Эта арифметика сегодня вечером прошла одним списком, без ударения на отдельной строке. По общей сумме на двадцать третье августа в полку у меня в эскадрилье в строю было: трое старых, ещё двое второго слоя, ещё столько же по январскому, четверо по майскому. Девять лётчиков и четверо стрелков-радистов. Эта сумма с утра до вечера двадцать третьего сегодня уменьшилась на одного.
Я загасил лампу. Лёг на топчан. По стенке у Ярошенко за сегодня не было ни одного звука — он у себя сегодня молчал. У дальнего конца аэродрома собака залаяла два раза и стихла. По западной стороне через прорезь у двери шёл закатный свет — последний прямой луч ушёл к девяти часам, и землянка перешла в синие сумерки.
Я заснул около полуночи.
В этот вечер у меня в голове шло одновременно две полосы. Первая — мать. Вторая — Шестаков. Эти две полосы у меня не сливались и не мешали друг другу. Они шли параллельно, как две колеи на полевой дороге, и я по обеим шёл одной ровной полковой походкой, без отклонений.
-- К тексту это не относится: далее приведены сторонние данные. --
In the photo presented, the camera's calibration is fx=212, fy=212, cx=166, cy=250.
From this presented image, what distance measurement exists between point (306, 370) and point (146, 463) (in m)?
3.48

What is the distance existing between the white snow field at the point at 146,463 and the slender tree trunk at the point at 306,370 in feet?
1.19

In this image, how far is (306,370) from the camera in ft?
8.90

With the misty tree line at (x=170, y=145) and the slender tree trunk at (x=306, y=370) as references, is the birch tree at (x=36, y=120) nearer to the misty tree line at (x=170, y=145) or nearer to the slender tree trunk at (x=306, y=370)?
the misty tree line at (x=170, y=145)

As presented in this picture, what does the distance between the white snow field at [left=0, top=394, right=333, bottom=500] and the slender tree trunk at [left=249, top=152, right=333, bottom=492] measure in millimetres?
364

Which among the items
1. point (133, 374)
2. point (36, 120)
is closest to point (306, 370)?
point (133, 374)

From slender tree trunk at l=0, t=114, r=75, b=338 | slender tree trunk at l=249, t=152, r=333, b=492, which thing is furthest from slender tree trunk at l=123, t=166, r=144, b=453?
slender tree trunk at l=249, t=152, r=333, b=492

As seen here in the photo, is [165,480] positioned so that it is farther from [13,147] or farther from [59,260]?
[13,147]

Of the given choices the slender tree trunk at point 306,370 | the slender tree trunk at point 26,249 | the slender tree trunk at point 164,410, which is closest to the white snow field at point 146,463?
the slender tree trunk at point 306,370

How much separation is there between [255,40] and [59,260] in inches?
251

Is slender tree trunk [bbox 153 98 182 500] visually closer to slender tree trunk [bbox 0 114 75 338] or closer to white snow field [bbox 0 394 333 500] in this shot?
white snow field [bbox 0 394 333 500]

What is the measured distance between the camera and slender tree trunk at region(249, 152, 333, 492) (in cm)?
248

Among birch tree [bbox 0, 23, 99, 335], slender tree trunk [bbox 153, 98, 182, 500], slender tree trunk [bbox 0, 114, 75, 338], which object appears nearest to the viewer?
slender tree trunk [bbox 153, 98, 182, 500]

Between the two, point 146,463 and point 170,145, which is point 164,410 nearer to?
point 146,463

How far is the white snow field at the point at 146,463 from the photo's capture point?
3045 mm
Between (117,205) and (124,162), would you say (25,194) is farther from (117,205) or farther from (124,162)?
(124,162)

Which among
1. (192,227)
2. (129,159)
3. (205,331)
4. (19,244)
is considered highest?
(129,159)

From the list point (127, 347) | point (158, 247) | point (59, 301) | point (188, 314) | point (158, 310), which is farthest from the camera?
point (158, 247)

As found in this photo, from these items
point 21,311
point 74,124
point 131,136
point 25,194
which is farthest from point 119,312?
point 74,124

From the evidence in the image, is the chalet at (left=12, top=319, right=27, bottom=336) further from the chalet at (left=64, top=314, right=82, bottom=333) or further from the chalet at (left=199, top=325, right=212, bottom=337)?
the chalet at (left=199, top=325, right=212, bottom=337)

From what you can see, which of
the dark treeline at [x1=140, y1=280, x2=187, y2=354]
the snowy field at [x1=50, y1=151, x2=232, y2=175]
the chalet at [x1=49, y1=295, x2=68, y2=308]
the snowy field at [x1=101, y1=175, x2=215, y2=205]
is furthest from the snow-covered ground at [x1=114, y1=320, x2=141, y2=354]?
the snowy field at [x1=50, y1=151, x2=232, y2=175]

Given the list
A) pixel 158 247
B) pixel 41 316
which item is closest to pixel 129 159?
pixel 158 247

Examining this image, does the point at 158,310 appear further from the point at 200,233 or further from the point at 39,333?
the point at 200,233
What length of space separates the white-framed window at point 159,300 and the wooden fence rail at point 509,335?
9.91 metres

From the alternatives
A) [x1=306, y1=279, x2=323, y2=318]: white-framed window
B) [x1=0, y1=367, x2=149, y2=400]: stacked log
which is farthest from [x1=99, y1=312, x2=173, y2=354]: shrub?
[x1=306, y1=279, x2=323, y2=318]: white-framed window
На двадцать четвёртое августа на полку из дивизии приказ к четырём утра должен был прийти такой: удерживать. Калач, Сталинград, излучину, северные подступы — всё, что у нас по полосе ещё держалось, удерживать без отхода. По этому приказу полк завтра пойдёт работать в три вылета, по тем же северо-западным целям, по тем же танковым клиньям и тыловым колоннам, по которым работал сегодня. Без Шестакова в третьей паре. По шеренге утром его место сдвинется на одного, и Гладков останется одиночным до прихода следующего из пополнения, которое в полк подойдёт, по слухам Кожуховского, не раньше середины сентября.